Leave out every picture and restate word for word the lines from the one with "From the photograph here, of all the options" to the final line.

[Spatial relationship records]
══════════════════════════════

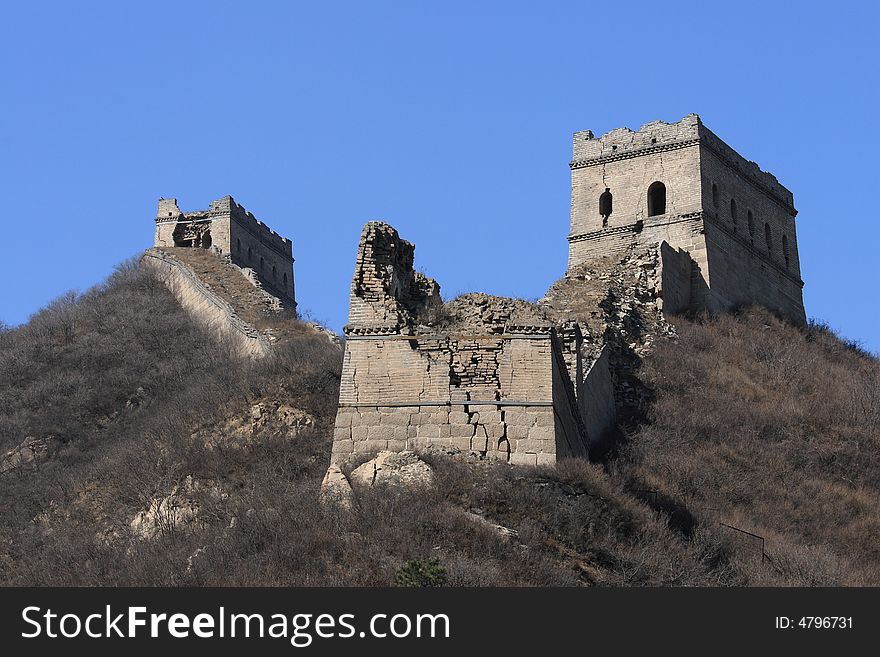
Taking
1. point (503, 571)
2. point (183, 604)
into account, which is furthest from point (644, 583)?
point (183, 604)

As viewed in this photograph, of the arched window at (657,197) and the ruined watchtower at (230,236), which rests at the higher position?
the ruined watchtower at (230,236)

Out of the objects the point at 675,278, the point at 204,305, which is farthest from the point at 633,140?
the point at 204,305

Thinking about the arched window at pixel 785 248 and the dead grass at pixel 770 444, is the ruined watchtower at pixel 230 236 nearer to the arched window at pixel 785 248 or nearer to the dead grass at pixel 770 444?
the arched window at pixel 785 248

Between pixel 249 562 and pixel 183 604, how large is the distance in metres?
4.79

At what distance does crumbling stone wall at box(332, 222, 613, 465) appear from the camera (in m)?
27.3

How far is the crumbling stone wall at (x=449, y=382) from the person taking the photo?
89.7 feet

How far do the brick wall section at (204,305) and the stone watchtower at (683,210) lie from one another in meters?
7.26

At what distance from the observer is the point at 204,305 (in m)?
49.7

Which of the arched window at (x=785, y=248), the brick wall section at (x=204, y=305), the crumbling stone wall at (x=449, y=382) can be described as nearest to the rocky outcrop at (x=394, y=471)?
the crumbling stone wall at (x=449, y=382)

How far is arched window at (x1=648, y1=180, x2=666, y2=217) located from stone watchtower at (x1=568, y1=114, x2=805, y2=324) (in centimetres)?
2

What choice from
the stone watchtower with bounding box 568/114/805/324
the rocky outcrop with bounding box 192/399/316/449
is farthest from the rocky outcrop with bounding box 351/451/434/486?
the stone watchtower with bounding box 568/114/805/324

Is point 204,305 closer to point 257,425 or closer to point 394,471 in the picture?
point 257,425

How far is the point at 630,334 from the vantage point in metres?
40.9

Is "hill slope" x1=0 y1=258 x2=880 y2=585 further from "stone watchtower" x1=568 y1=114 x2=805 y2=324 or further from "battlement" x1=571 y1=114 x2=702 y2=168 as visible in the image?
"battlement" x1=571 y1=114 x2=702 y2=168
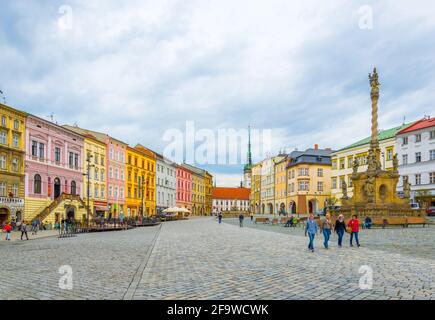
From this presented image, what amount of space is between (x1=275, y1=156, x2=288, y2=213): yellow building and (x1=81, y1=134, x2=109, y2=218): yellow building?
140 ft

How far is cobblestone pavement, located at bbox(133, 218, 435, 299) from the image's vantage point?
820 centimetres

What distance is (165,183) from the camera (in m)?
89.3

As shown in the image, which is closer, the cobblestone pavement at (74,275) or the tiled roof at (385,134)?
the cobblestone pavement at (74,275)

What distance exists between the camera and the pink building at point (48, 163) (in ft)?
140

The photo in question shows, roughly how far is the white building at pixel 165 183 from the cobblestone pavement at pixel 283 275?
7007 cm

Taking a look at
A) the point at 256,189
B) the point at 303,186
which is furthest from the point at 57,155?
the point at 256,189

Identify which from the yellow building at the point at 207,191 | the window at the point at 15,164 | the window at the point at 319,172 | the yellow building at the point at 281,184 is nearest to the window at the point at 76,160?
the window at the point at 15,164

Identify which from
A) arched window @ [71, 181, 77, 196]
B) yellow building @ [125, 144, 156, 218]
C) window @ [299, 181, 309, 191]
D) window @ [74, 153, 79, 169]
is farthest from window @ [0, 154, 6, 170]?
window @ [299, 181, 309, 191]

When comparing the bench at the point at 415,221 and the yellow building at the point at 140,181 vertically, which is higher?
the yellow building at the point at 140,181

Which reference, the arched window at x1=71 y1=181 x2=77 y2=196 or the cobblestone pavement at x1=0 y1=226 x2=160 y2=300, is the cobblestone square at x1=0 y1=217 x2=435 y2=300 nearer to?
the cobblestone pavement at x1=0 y1=226 x2=160 y2=300

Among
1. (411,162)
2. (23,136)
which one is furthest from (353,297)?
(411,162)

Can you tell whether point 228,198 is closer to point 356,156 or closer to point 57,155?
point 356,156

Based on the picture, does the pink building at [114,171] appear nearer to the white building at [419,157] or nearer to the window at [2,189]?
the window at [2,189]
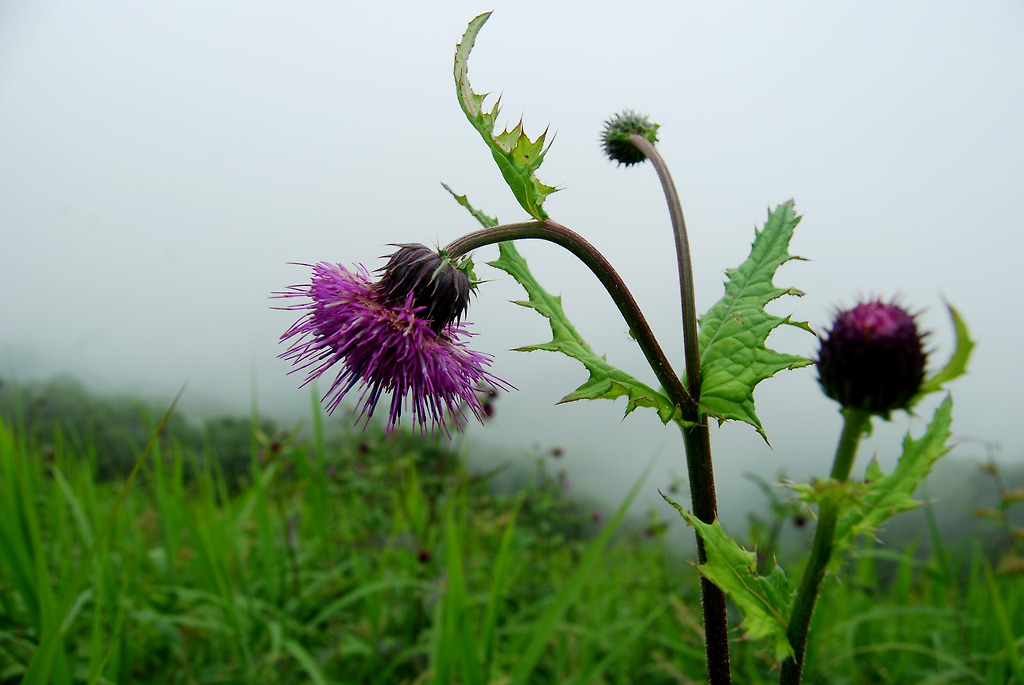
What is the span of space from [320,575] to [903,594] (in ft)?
13.6

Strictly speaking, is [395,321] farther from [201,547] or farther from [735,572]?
[201,547]

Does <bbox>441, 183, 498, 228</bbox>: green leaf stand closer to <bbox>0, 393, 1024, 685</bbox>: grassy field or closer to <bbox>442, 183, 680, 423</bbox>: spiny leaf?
<bbox>442, 183, 680, 423</bbox>: spiny leaf

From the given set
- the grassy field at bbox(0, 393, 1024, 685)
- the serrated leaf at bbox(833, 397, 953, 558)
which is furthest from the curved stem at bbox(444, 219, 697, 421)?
the grassy field at bbox(0, 393, 1024, 685)

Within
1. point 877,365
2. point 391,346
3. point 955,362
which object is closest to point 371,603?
point 391,346

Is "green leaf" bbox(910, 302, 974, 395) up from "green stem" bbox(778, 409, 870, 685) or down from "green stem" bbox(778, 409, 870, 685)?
up

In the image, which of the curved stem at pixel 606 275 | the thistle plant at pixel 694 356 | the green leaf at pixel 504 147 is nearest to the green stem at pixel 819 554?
the thistle plant at pixel 694 356

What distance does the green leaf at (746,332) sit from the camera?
152 cm

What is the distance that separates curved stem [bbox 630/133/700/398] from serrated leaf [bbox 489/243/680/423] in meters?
0.11

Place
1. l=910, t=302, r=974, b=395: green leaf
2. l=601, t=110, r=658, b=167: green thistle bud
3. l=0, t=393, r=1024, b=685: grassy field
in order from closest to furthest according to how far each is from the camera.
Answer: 1. l=910, t=302, r=974, b=395: green leaf
2. l=601, t=110, r=658, b=167: green thistle bud
3. l=0, t=393, r=1024, b=685: grassy field

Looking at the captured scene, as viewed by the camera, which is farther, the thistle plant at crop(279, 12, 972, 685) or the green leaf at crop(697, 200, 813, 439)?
the green leaf at crop(697, 200, 813, 439)

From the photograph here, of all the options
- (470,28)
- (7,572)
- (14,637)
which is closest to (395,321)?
(470,28)

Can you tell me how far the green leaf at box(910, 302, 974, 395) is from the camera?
1106mm

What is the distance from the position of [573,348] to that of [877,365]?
74 centimetres

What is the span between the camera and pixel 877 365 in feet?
4.27
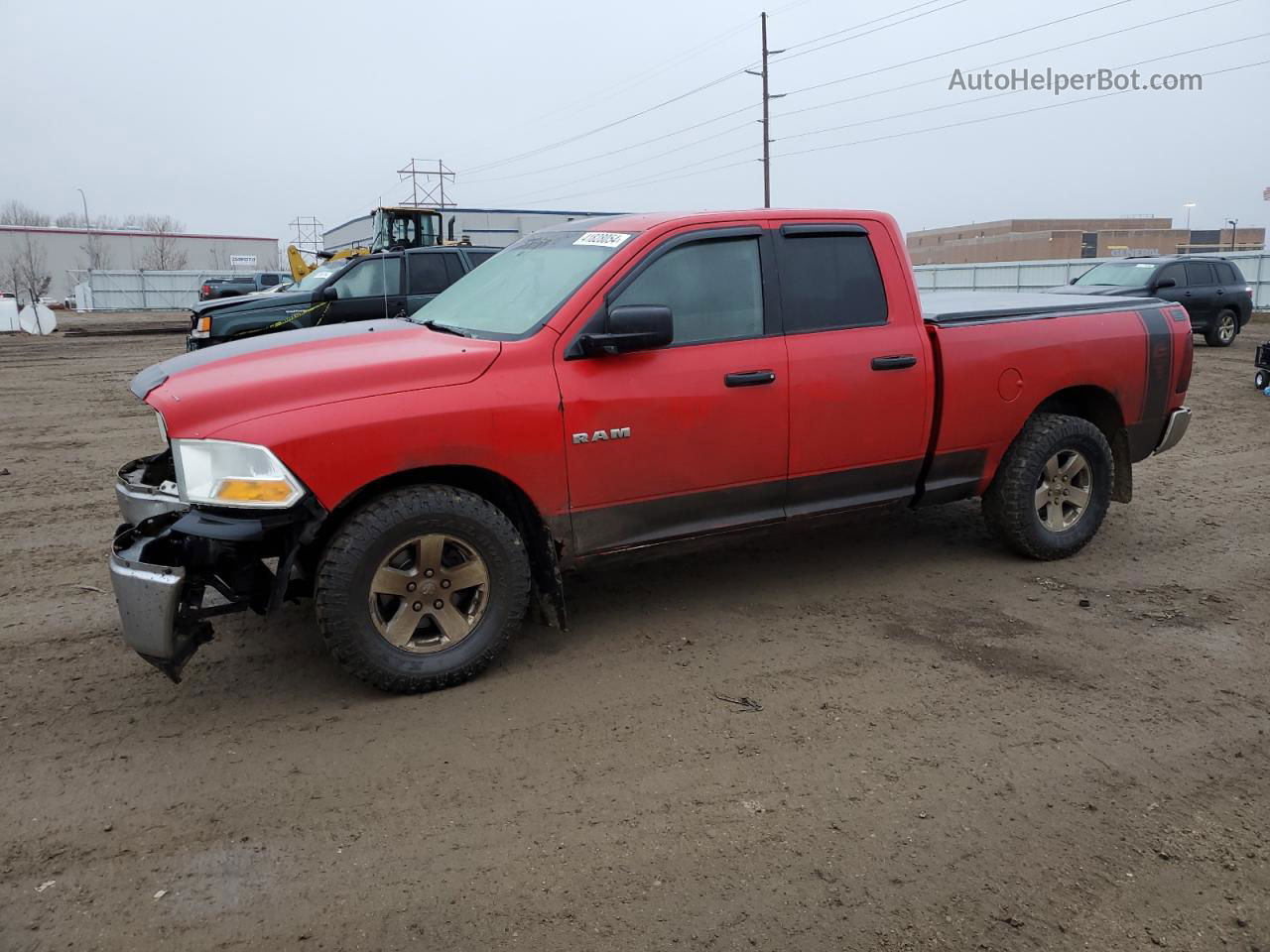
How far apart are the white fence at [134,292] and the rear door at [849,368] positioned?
51636 mm

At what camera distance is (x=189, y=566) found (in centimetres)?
361

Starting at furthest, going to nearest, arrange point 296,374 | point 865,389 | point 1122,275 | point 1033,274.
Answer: point 1033,274 → point 1122,275 → point 865,389 → point 296,374

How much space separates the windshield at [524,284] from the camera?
4.35 metres

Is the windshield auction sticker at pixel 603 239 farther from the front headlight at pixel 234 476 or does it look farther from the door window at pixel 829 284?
the front headlight at pixel 234 476

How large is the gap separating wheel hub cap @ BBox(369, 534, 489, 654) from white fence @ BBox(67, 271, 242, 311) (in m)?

══════════════════════════════

WRITTEN REPLY:
From the photograph here, of all the options
- (470,28)
- (7,572)
- (14,637)
which is closest to (395,321)?
(470,28)

Can you tell me how far the green leaf at box(910, 302, 974, 395) is from the camera?
1106mm

What is the distance from the position of [573,348] to that of [877,365]?
74 centimetres

What is the span between the camera and pixel 877 365 in feet?
4.27
How far apart are the white fence at [134,292] and the rear door at [849,368] positioned?
51636 mm

At what camera distance is (x=189, y=566) found (in centimetres)?
361

Starting at furthest, going to nearest, arrange point 296,374 | point 865,389 | point 1122,275 | point 1033,274.
Answer: point 1033,274 → point 1122,275 → point 865,389 → point 296,374

How much space separates the windshield at [524,284] from the camera?
4.35 metres

Is the windshield auction sticker at pixel 603 239 farther from the front headlight at pixel 234 476 or does it look farther from the door window at pixel 829 284?
the front headlight at pixel 234 476

How large is the gap separating wheel hub cap @ BBox(369, 534, 489, 654) from white fence @ BBox(67, 271, 242, 311) (in m)?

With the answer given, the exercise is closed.